A strongish system skirting the US border in Canada and a weak upper low with a lot of energy to work with in the Gulf will be putting a squeeze on us as we begin our drive. A cold front with heavier showers and thunderstorms with sometimes gusty winds will be sweeping into Lake Michigan as we head south. We’ll be dry for sure until we get to about Indianapolis, when we’ll be in the northern reach of the instability of the southeast. We should stay dry most of the way through Indiana, but the threat for showers and storms will be there, and will only increase as we had south. There’s a good chance we will see SOME rain by the time we reach Franklin, Tennessee, just south of Nashville and our stop for the night, but given the pattern, it’s tough to say exactly where it’s going to hit us. Most likely somewhere south of the Ohio River, however.

DAY TWO
The storms will die off over night, which is nice for any of us that want to sleep. OF course, who wants to do that in a hopping town like Franklin? The storms will take a until after 1 or so to really get going in Alabama and Tennessee, and by that time, we’ll already be on 280 between Birmingham and Auburn.
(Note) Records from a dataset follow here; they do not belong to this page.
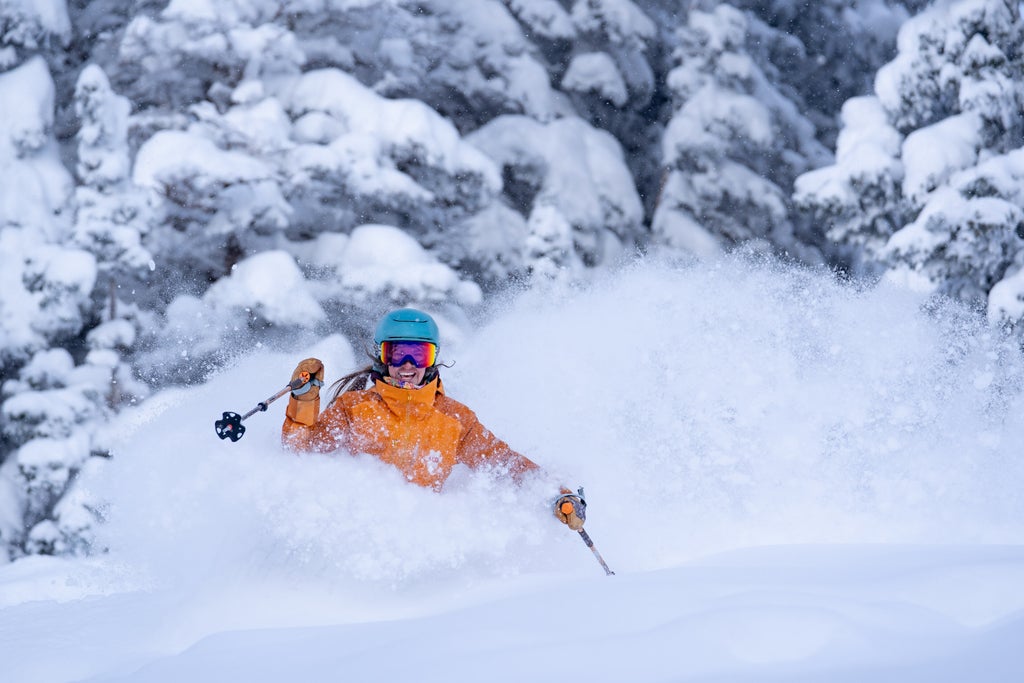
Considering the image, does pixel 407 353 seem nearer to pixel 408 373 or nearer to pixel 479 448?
pixel 408 373

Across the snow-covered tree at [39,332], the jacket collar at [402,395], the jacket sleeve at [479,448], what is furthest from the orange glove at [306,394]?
the snow-covered tree at [39,332]

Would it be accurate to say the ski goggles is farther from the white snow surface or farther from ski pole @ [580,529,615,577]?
ski pole @ [580,529,615,577]

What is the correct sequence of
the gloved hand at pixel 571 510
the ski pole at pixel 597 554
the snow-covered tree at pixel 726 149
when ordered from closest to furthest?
the ski pole at pixel 597 554 → the gloved hand at pixel 571 510 → the snow-covered tree at pixel 726 149

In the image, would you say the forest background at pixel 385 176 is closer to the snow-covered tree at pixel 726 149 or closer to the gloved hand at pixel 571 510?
the snow-covered tree at pixel 726 149

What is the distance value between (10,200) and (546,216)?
6490 millimetres

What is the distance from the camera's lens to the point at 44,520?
960 centimetres

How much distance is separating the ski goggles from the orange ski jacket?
0.13 m

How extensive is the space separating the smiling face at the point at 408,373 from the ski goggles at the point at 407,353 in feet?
0.05

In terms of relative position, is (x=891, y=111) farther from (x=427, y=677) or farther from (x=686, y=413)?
(x=427, y=677)

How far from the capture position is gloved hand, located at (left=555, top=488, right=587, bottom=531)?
399 centimetres

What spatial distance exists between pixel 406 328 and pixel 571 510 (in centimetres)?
116

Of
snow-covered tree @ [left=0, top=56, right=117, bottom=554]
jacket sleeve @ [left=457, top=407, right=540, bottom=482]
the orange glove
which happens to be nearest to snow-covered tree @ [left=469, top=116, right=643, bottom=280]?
snow-covered tree @ [left=0, top=56, right=117, bottom=554]

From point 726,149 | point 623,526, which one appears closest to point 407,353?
point 623,526

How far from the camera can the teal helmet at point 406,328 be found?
443 cm
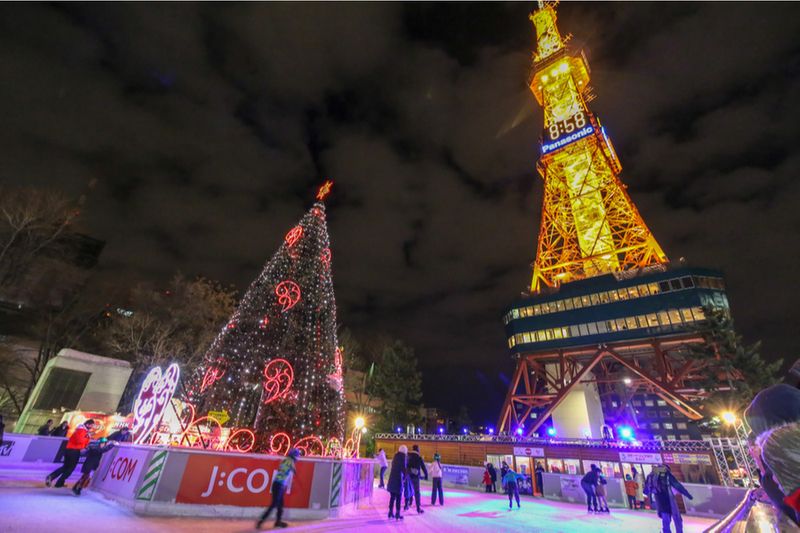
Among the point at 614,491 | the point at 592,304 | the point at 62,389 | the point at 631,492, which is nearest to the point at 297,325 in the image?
the point at 614,491

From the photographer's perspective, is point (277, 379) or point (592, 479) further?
point (592, 479)

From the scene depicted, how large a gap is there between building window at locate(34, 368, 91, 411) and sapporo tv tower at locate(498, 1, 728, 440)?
40.7 m

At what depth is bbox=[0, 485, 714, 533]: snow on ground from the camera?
5.04 m

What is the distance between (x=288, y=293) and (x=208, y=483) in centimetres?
699

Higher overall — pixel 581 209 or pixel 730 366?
pixel 581 209

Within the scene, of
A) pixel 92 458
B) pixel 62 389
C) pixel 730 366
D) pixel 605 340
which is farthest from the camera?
pixel 605 340

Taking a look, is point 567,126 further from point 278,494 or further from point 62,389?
point 62,389

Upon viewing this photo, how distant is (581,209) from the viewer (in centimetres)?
4869

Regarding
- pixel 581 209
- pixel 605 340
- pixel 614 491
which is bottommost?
pixel 614 491

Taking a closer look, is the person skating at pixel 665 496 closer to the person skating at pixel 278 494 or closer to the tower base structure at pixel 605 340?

We’ll probably have to dodge a thunderstorm or two in that last hour of the trip, and they will likely be stronger than anything we see on Friday, but there is also a good chance the sun will be shining when we show up in Auburb.

Portland, Maine to Elmira, New York

We’re taking one day to travel through interior New England, driving from beautiful downstate Maine to beautiful downstate New York. The 462 miles of the trip are mostly not on major interstates, and we won’t move terribly swiftly. We will only inch along at 60mph, but it’s all right, given the scenery.


There is a cold front setting itself up through the mid Atlantic, kind of following an arcing path through that area. It’s going to set off some thunderstorms over eastern New York this afternoon, but will slowly drift out of our route tonight. We’re going to have to deal with some trailing showers, probably after we reach the Oneonta, New York area lasting into Elmira, but the rest of the drive will be quiet and very easily manageable. Enjoy the drive!